Help is just a mouse click or a tab on the smartphone away for almost any thing, from cleaning the house to walking the dog, and baby and elderly care, as providers of such service strive to stand out in an increasingly crowded space.

These service providers operate e-marketplaces – accessible via a website or smartphone app – to connect freelance cleaners and caregivers with homeowners who do not have time for household chores or to look after their dogs or babies.

A quick count shows about 10 such services now, compared with just a couple two years ago, with some of these being local expansions of overseas companies. For example, Helpling originated in Berlin, and Agent Bong hails from Hong Kong.

Others, like Fuss.sg and AfterYou FindHelper, were born and bred in Singapore. AfterYou, one of the newest such platforms, was launched earlier this year.

Growth for such platforms has also been steady. Kaodim, which has operations in Malaysia, Singapore, Indonesia and the Philippines, started in 2014. It now sees more than US$3 million per month worth of transactions across all its territories.

Hiring part-time help is not new to many Singaporeans, especially for dual-income households where husband and wife are working.

Fitzkhoon Liang, founder and CEO of AfterYou FindHelper, said: “We saw that dual-income families are the norm in many developed cities, and those families often don’t have time to do chores.

“There are also families that are looking for this kind of work for supplementary income, so we thought that this kind of a marketplace makes sense.”

Before such platforms became commonplace, customers had to find service providers by other means such as via word of mouth, and make arrangements privately.

Customers could also run into problems like hiring foreign domestic workers who were working illegally on their day off, or having no recourse for shoddy work and no-shows.

Task requirements |
A. In the article on home-service platforms, which city did Helpling originate in?
B. Retype the passage of the article on home-service platforms between "A quick count" and "all its territories.", inclusive.
C. Extend the article on home-service platforms by writing what comes after its final sentence.

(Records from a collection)
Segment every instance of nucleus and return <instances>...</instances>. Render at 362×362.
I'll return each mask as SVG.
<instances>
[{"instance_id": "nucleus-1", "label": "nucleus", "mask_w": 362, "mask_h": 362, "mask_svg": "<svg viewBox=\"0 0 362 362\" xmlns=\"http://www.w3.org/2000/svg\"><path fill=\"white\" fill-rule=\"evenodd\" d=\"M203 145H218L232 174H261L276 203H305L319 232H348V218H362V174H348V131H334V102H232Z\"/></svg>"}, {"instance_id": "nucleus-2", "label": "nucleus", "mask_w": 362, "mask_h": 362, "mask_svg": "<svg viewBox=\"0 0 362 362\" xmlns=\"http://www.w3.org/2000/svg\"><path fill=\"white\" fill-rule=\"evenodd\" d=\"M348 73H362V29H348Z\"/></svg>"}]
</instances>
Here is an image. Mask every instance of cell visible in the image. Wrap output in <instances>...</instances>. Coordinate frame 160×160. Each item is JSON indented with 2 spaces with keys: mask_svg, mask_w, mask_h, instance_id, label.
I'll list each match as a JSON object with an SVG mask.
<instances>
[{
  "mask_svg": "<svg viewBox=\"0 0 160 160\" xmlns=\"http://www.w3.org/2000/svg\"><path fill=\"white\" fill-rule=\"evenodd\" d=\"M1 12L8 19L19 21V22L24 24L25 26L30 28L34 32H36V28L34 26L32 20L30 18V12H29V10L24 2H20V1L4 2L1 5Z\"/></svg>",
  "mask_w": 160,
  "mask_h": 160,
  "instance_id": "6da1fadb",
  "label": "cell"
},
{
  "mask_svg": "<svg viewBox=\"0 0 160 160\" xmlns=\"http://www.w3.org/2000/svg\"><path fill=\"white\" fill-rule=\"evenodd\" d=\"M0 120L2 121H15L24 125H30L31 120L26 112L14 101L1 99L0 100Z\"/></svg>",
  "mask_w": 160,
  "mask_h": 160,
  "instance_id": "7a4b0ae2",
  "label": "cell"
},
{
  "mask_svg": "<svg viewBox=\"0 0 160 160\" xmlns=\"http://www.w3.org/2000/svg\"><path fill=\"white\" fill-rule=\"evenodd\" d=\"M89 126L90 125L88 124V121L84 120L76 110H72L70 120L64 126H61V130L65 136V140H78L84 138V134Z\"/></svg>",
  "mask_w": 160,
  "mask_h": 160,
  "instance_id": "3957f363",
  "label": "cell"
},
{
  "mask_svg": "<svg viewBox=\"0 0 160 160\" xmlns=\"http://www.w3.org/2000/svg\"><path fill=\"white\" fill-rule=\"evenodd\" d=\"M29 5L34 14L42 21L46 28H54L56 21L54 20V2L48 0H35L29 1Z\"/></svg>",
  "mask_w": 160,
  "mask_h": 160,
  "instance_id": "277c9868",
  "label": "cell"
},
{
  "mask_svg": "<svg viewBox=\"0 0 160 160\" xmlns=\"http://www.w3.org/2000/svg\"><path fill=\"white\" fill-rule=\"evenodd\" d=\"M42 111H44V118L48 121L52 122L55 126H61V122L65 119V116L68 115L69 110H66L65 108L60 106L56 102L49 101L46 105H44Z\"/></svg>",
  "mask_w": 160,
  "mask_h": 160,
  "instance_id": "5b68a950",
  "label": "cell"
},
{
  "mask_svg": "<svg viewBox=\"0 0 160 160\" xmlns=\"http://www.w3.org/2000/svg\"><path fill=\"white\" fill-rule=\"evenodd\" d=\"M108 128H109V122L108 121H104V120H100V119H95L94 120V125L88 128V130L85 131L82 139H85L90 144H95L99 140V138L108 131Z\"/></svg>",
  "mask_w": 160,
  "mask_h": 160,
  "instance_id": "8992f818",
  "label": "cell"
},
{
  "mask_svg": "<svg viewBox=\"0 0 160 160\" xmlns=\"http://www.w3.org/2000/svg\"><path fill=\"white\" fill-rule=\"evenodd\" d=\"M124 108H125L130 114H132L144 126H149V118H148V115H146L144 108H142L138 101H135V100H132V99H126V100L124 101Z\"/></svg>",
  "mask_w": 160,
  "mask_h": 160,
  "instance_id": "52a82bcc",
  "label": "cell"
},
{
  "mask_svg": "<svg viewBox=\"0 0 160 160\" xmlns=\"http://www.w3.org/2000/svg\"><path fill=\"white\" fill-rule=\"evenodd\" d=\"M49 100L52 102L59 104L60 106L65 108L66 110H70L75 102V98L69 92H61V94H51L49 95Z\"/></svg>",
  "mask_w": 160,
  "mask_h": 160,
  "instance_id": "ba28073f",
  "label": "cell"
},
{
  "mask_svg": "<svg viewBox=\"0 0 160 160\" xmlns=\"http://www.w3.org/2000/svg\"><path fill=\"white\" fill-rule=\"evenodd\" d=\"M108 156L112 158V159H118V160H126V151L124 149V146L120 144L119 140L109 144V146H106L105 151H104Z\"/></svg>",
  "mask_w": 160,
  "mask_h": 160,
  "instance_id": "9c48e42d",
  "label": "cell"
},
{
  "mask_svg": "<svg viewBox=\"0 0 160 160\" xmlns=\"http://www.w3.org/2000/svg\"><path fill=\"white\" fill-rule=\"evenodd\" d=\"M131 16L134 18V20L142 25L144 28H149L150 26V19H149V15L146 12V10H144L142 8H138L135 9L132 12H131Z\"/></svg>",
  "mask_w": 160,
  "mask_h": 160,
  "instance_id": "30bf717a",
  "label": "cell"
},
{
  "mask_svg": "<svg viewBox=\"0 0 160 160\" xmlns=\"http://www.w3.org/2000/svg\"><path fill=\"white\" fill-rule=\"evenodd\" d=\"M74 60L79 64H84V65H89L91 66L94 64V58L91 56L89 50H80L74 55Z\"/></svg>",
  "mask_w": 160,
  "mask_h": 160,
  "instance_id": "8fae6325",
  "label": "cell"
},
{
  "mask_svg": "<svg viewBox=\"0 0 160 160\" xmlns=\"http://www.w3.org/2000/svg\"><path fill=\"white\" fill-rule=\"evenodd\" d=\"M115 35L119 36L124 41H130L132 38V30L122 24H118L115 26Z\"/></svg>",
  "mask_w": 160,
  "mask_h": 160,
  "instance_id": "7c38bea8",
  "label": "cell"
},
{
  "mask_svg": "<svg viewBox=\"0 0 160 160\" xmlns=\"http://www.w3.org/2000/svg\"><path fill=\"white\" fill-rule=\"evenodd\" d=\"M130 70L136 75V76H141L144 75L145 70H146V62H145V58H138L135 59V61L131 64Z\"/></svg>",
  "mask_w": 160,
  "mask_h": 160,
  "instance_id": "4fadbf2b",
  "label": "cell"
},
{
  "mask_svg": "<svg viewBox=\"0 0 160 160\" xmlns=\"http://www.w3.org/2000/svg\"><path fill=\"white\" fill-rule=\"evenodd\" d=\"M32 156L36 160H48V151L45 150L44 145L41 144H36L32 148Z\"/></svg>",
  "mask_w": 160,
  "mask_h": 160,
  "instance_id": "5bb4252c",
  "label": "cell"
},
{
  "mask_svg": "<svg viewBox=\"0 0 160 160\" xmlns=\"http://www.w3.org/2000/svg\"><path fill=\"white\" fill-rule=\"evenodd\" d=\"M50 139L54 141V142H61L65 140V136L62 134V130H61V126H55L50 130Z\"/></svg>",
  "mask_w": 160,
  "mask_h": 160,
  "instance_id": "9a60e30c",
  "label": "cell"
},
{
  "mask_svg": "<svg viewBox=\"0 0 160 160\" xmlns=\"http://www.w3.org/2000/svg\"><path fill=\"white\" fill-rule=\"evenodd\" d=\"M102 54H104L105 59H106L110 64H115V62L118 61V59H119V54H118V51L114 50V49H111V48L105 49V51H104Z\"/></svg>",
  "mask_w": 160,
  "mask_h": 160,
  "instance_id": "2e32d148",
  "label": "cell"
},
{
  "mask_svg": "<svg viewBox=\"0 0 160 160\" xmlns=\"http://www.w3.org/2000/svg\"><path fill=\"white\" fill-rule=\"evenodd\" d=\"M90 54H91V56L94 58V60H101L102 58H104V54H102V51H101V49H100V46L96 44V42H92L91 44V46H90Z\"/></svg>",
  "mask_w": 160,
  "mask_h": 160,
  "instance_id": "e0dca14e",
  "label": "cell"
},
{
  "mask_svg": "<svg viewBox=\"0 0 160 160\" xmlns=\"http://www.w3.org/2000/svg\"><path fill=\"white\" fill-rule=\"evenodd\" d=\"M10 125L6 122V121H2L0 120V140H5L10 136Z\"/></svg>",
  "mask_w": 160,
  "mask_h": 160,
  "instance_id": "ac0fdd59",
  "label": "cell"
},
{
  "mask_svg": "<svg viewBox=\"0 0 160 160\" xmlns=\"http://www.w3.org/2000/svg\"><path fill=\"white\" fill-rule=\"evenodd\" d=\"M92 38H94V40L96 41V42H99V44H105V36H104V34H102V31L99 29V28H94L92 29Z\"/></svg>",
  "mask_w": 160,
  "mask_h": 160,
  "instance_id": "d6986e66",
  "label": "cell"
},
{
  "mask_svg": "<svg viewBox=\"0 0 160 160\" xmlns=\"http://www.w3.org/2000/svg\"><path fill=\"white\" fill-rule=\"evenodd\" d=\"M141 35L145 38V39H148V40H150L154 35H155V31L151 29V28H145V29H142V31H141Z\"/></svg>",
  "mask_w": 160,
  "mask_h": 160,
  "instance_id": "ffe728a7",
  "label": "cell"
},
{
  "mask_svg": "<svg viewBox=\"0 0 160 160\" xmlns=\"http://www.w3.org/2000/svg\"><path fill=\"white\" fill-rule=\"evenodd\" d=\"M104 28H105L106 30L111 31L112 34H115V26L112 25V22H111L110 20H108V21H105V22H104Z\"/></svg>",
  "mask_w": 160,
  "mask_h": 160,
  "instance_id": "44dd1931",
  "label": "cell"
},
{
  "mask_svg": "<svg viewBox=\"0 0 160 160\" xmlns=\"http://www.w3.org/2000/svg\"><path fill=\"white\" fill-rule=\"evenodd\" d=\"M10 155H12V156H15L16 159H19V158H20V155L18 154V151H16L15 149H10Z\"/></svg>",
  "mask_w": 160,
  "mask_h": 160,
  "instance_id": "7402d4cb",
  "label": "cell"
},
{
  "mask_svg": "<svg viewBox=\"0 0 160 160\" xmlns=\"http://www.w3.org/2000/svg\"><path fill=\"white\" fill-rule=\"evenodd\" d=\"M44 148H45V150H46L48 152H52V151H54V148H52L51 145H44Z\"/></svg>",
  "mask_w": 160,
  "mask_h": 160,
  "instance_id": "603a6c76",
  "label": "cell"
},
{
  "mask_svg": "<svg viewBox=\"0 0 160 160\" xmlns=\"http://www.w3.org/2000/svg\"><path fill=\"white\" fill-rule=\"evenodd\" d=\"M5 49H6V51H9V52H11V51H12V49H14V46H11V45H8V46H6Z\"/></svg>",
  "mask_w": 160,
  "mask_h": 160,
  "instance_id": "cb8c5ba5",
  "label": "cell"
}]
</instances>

Answers for each item |
A. Berlin.

B.
A quick count shows about 10 such services now, compared with just a couple two years ago, with some of these being local expansions of overseas companies. For example, Helpling originated in Berlin, and Agent Bong hails from Hong Kong.

Others, like Fuss.sg and AfterYou FindHelper, were born and bred in Singapore. AfterYou, one of the newest such platforms, was launched earlier this year.

Growth for such platforms has also been steady. Kaodim, which has operations in Malaysia, Singapore, Indonesia and the Philippines, started in 2014. It now sees more than US$3 million per month worth of transactions across all its territories.

C.
Many of these platforms now conduct their own verification checks, as well as handling the booking and payment of service providers.

Jeffri Cheong, co-founder of Kaodim, explained the process that his company uses: “We check that the businesses are registered with the authorities and, if the person is a freelancer, we check his personal identification details and make copies of the relevant documentation.”

Some platforms also provide a mediation service, should a job not be up to scratch. Nathaniel Tan, the CEO of Fuss.sg, said that the company has four client managers who handle such cases.

“Whenever we have a dispute, we hear both sides out, and come to a resolution. There are four to five levels of recovery that we can do, depending on the severity of the case,” he said.

For example, Fuss.sg may send another worker down to rectify any problem, or provide a discount code for the next booking.

Dr Dianna Chang, marketing lecturer at SIM University’s School of Business, said such platforms have been increasingly popular in many countries, including Singapore.

“Consumers can enjoy the same benefits that are associated with online shopping for goods,” she said.

“This includes convenience, variety, better prices, and transparency. The service providers can also enjoy better access to consumers, leading to better efficiency for both parties.”

However, she cautioned that service standards need to be maintained, and that the marketplaces now need to stay on their toes.

She said: “As the entry barrier is low for such platforms, many start-ups will likely enter the fields and generate fierce competition.

“Only the best ones will survive eventually.”